* **Extract**
=-=-=-=-=

Initiate Canary Rollout

Canary rollouts enable you to safely test your new model version’s performance alongside an existing model version that is currently deployed by directing a percentage of the traffic to the new model. This allows you to compare the performance of the new model with the existing model before fully deploying the new model.

Before You Start


Rollout Behavior

How a canary rollout behaves depends on the traffic percentage (--canary-traffic-percent) set on the deployment for the new model version. The traffic percentage you provide maps to the following behaviors:

  • 100%: Triggers a full, immediate rollout to the new version instead of performing a canary rollout. The prior model version stops serving traffic as soon as the new version is properly serving requests.
  • 1-99%: Triggers a canary rollout where both versions serve requests; the defined canary traffic percentage is sent to the new instance once it has become ready.
  • 0%: Cancels the canary rollout and reverts all traffic back to the prior model version deployed.

Once you are satisfied with the new model version’s performance, complete the rollout by updating the canary traffic percentage to 100%.

Canceled Canary Rollouts
If you cancel a canary rollout and set its traffic to 0%, the inference service will remain present but handle no requests and continue to consume any GPU resources assigned until you perform another rollout. This can be either a 100% roll out of the prior version, or a new rollout of another model version.

How to Initiate a Canary Rollout

Via the UI

  1. Sign in to HPE Machine Learning Inferencing Software.
  2. Navigate to Deployments.
  3. Select the ellipsis next to the deployment you want to initiate a canary rollout for.
  4. Select Add canary rollout.
  5. Select which Packaged Model you want to roll out.
  6. Select how much traffic you want to direct to the new model as a percentage.
  7. Select Done.

The rollout proccess will begin immediately. You can monitor and analyze the traffic between the two models by navigating to your deployment’s Grafana dashboard.

Via the CLI

  1. Sign in to HPE Machine Learning Inferencing Software.
    aioli login <YOUR_USERNAME>
  2. Update a deployment with the following command:
    aioli deployment update <DEPLOYMENT_NAME> \
       --model <PACKAGED_MODEL_NAME> \
       --canary-percentage <CANARY_PERCENTAGE>
  3. Wait for your deployment to reach Ready state.

=-=-=-=-=

* **Data listing**
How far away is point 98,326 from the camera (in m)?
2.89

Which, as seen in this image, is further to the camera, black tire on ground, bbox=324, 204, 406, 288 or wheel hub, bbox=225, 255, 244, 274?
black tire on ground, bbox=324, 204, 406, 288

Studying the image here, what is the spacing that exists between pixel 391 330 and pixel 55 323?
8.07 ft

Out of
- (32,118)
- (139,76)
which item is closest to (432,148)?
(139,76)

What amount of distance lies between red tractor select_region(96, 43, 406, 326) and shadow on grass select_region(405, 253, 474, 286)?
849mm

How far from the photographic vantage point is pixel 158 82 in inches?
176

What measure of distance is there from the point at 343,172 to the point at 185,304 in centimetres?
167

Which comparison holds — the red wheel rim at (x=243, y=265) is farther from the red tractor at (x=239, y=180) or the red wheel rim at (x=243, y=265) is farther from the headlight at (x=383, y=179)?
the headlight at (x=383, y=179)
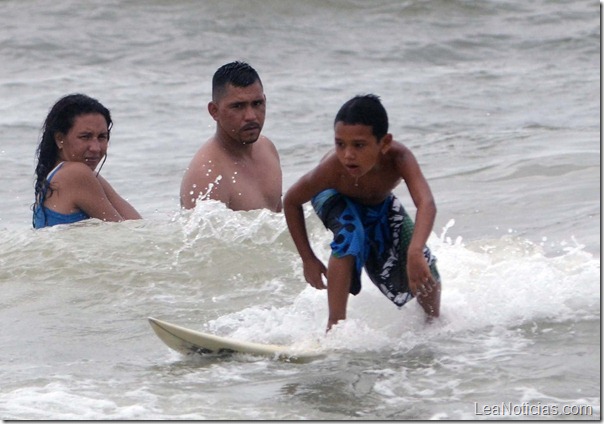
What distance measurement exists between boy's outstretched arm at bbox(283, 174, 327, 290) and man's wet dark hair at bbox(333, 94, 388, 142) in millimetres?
431

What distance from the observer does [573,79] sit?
15.1 metres

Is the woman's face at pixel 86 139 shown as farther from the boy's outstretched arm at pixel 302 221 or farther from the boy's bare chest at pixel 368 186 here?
the boy's bare chest at pixel 368 186

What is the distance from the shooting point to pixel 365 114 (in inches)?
195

=-=-=-=-=

* **Required actions**
[1] Please explain, using the canary rollout page, why a canary rollout sends only a percentage of traffic to the new model version. Answer in one to three sentences.
[2] Write the next part of the canary rollout guide, starting right after its final step.

* **Answers to the exercise**
[1] Only part of the traffic goes to the new model version, so it runs alongside the version already deployed and can be tested safely. This lets you compare the new model's performance with the existing model's before you fully deploy the new one.

[2]
    aioli deployment show <DEPLOYMENT_NAME>
    arguments: []
    autoScaling:
      maxReplicas: 1
      metric: rps
      minReplicas: 1
      target: 0
    canaryTrafficPercent: 5
    environment: {}
    goalStatus: Ready
    id: 857ac422-ccf3-42a9-8d69-5af4cdc859dc
    model: elby-hf-simple
    modifiedAt: '2024-05-20T18:56:41.384852Z'
    name: elb-hf-simple-falcon
    namespace: default
    secondaryState:
      endpoint: http://prev-elby-hf-simple-falcon-predictor.default.34.72.43.83.nip.io
      nativeAppName: elby-hf-simple-falcon-predictor-00001
      status: Ready
      trafficPercentage: 95
    security:
      authenticationRequired: false
    state:
      endpoint: http://elby-hf-simple-falcon.default.34.72.43.83.nip.io
      nativeAppName: elby-hf-simple-falcon-predictor-00002
      status: Ready
      trafficPercentage: 5
    status: Ready

Via the API

  1. Sign in to HPE Machine Learning Inferencing Software.
    curl -X 'POST' \
      '<YOUR_EXT_CLUSTER_IP>/api/v1/login' \
      -H 'accept: application/json' \
      -H 'Content-Type: application/json' \
      -d '{
      "username": "<YOUR_USERNAME>",
      "password": "<YOUR_PASSWORD>"
    }'
  2. Obtain the Bearer token from the response.
  3. Get a list of deployments to find the deployment ID.
    curl -X 'GET' \
         '<YOUR_EXT_CLUSTER_IP>/api/v1/deployments' \
         -H 'accept: application/json' \
         -H 'Authorization : Bearer <YOUR_ACCESS_TOKEN>'
  4. Get the deployment ID from the response.
  5. Use the following cURL command to submit a canary rollout put request.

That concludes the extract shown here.